Barnardo’s is launching a new pilot project to give extra support to Jersey’s most vulnerable young adults.
It is looking for local families who can provide a stable home environment for 18 to 21 year olds who have left care or who are living in unsuitable accommodation.
The charity is hoping to initially recruit four host families for six months.
Barnardo’s runs Thomas House residential home for care-leavers to provide a ‘stepping-stone’ towards independent living. It now wants to create ‘supported lodgings’ in the local community.
The project has been funded by a £96,000 donation from the Philip Gower Charitable Foundation and is based on similar services in the UK.
Host families will offer their young lodger practical and emotional support and life skills such as cooking, shopping, budgeting, laundry and housework. They will receive weekly payments and ongoing support, supervision and training.
“Care-leavers are one of the most vulnerable groups in society and often begin adult life at a huge disadvantage compared to most of their peers. Their own parents may have been unable to support them and they can be in desperate need of an emotional connection to others.
It can be a very isolating and lonely experience, and inappropriate placements increase the risks of homelessness and other problems such as substance misuse and criminal behaviour.

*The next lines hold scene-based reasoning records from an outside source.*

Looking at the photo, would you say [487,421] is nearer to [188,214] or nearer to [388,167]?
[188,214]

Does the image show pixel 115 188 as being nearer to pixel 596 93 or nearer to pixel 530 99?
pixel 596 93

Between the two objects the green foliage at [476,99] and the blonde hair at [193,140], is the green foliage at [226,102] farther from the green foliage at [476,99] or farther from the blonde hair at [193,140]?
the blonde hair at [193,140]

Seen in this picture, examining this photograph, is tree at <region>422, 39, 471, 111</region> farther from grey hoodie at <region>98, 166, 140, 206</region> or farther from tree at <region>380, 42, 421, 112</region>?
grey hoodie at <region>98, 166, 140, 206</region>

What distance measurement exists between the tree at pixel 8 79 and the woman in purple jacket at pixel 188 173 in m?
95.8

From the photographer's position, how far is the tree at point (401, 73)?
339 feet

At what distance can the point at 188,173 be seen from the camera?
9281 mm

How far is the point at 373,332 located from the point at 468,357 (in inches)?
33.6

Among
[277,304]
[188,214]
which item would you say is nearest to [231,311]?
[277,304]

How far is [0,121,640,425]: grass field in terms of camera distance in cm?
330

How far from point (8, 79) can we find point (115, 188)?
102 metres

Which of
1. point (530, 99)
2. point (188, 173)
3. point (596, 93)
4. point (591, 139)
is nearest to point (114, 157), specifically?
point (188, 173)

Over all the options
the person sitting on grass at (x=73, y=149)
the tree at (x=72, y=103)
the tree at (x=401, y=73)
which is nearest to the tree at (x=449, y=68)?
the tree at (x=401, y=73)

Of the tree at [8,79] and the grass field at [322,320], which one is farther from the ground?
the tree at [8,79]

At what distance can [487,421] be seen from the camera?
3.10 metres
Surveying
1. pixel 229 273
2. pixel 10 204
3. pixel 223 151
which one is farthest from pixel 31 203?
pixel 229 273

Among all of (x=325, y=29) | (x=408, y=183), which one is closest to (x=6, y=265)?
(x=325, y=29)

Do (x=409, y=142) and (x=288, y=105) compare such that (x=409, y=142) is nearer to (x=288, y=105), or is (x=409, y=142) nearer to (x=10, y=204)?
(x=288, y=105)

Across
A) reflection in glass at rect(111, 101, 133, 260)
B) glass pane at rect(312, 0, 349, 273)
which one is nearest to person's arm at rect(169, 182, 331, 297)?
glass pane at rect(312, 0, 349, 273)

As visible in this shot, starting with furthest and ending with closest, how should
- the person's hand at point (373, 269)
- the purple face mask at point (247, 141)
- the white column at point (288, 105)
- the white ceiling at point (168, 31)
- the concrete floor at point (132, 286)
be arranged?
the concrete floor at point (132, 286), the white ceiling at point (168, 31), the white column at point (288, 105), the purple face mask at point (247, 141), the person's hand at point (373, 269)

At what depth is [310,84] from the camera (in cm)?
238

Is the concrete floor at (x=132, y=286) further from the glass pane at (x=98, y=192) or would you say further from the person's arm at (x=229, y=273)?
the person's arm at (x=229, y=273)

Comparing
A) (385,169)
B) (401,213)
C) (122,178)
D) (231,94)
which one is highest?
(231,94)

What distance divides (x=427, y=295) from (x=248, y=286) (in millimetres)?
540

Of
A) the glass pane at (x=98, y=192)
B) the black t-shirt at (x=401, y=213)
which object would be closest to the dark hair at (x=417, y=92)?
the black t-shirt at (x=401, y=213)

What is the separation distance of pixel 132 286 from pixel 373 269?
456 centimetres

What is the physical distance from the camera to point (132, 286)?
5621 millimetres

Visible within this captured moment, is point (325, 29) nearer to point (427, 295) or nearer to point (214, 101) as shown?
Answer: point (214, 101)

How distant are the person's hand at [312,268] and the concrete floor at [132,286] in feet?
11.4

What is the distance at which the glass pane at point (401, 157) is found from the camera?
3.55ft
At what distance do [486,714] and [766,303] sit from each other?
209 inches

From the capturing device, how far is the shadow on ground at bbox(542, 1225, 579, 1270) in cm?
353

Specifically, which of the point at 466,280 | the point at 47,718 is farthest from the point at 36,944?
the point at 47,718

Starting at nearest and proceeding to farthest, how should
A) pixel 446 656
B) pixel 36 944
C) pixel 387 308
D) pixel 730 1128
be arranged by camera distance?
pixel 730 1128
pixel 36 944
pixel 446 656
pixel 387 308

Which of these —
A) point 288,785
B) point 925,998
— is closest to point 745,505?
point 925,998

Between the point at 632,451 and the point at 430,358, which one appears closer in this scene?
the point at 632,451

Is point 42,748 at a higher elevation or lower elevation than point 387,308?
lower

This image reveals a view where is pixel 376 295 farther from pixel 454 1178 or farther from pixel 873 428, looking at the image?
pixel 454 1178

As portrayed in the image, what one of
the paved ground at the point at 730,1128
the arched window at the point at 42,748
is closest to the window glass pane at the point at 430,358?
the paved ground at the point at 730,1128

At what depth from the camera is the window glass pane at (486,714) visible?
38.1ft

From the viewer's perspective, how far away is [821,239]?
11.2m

So an additional option is needed if they’re not quite ready for independent living and having their own tenancy.
We believe supported lodgings could be part of the solution – offering the benefits of a family environment to develop their confidence and capability at a gradual and manageable pace.” – Sammy Price, Barnardo’s.
Single people, couples and families can all be considered and it doesn’t matter if they’re in full-time or part-time employment, or unemployed.
“Even the simplest things – such as returning home and being asked if you’ve had a good day – can mean so much to a young person who is alone and unsure of their place in the world. They just need to know they have someone to turn to, someone who will look out for them.
The right support at the right time, as they transition into adulthood and independence, can provide them with everything they need to become successful young adults.”
James (not his real name) was placed in Thomas House at the age of 17 following spells in foster care, secure accommodation and a care home.
He admits he was ‘off the rails’, suffering from anger-management issues and involved in anti-social behaviour.
Now 20, he says the semi-independent accommodation and support offered by Barnardo’s has changed him in every way.
“It’s made me more confident and competent too. I do so much more for myself, and I am living much more healthily too. I cook my meals from scratch and include plenty of fresh ingredients and vegetables.
I feel sharper and more focused, It’s been really good for me.
I still get low spells, and I still get annoyed at times, but I finally feel that I am closer to being happy. It has been a very long time but I can finally see light at the end of the tunnel.”